### Requirement
Read through the lines below and copy the ones holding the string "fraction".

### Task data

——

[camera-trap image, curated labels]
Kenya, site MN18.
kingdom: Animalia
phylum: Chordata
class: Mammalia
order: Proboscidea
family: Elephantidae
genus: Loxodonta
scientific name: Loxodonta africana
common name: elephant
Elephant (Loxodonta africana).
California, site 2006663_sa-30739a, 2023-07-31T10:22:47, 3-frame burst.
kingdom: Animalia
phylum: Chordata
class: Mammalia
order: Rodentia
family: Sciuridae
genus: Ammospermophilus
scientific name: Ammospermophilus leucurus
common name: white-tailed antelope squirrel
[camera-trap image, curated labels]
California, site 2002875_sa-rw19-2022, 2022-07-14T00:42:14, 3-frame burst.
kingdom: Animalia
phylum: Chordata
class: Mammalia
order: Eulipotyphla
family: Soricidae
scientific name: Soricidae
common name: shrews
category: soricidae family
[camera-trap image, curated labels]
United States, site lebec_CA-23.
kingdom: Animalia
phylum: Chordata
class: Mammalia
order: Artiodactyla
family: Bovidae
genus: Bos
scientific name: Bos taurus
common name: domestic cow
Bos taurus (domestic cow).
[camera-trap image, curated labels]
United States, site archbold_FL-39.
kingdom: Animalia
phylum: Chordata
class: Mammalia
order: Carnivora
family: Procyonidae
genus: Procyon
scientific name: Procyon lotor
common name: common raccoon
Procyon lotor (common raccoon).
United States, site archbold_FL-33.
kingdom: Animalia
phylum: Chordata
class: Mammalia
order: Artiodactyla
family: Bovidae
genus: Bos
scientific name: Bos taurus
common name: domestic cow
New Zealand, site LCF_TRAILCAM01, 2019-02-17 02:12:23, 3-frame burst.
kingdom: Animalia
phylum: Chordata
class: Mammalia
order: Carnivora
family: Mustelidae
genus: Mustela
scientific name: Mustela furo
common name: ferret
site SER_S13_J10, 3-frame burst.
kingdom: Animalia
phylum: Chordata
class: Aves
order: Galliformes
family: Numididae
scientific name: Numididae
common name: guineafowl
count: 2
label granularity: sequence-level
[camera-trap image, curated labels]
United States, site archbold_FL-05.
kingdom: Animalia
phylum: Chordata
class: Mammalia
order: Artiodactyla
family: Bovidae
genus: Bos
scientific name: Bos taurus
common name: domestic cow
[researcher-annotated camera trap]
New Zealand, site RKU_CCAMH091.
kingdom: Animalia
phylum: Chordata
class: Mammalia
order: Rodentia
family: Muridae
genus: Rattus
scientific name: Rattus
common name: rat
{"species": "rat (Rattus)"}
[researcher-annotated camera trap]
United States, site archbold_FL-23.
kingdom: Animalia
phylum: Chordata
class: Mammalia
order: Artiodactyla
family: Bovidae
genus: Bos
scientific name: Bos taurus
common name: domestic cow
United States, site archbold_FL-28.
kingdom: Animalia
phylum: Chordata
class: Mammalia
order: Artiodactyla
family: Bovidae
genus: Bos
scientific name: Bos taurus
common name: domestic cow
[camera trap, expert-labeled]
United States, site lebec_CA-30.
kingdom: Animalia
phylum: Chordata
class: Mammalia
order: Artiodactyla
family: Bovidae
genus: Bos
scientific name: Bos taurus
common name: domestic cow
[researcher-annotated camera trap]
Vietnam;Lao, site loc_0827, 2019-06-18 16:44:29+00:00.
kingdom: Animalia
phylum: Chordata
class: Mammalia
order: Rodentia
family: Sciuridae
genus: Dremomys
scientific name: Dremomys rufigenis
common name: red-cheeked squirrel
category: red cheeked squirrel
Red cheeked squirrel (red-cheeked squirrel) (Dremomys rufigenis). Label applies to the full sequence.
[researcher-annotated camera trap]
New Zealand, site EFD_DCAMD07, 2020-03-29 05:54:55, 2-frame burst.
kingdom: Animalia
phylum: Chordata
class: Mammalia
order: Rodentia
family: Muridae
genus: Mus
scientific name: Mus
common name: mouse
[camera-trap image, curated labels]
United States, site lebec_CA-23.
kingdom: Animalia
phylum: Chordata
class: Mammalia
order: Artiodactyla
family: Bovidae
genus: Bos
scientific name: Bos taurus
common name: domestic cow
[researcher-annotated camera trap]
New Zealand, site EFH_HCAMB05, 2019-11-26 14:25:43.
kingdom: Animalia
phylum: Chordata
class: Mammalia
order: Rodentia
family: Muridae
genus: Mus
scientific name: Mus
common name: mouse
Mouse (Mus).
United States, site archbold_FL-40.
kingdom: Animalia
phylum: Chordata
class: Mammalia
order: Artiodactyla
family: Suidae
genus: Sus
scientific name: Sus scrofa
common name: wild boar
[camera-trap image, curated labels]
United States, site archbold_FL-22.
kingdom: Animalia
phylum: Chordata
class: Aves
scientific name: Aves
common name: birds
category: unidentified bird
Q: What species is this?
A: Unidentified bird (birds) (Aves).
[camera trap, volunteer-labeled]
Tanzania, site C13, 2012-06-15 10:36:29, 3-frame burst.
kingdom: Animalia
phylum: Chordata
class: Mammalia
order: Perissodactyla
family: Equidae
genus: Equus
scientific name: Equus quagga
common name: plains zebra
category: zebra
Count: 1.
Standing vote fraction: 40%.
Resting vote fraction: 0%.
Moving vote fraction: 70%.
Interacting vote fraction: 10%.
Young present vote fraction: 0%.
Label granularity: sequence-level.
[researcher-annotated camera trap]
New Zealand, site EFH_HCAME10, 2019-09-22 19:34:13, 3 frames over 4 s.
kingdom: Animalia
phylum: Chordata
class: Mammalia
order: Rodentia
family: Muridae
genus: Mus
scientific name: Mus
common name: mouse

——

### Response to the task
Standing vote fraction: 40%.
Resting vote fraction: 0%.
Moving vote fraction: 70%.
Interacting vote fraction: 10%.
Young present vote fraction: 0%.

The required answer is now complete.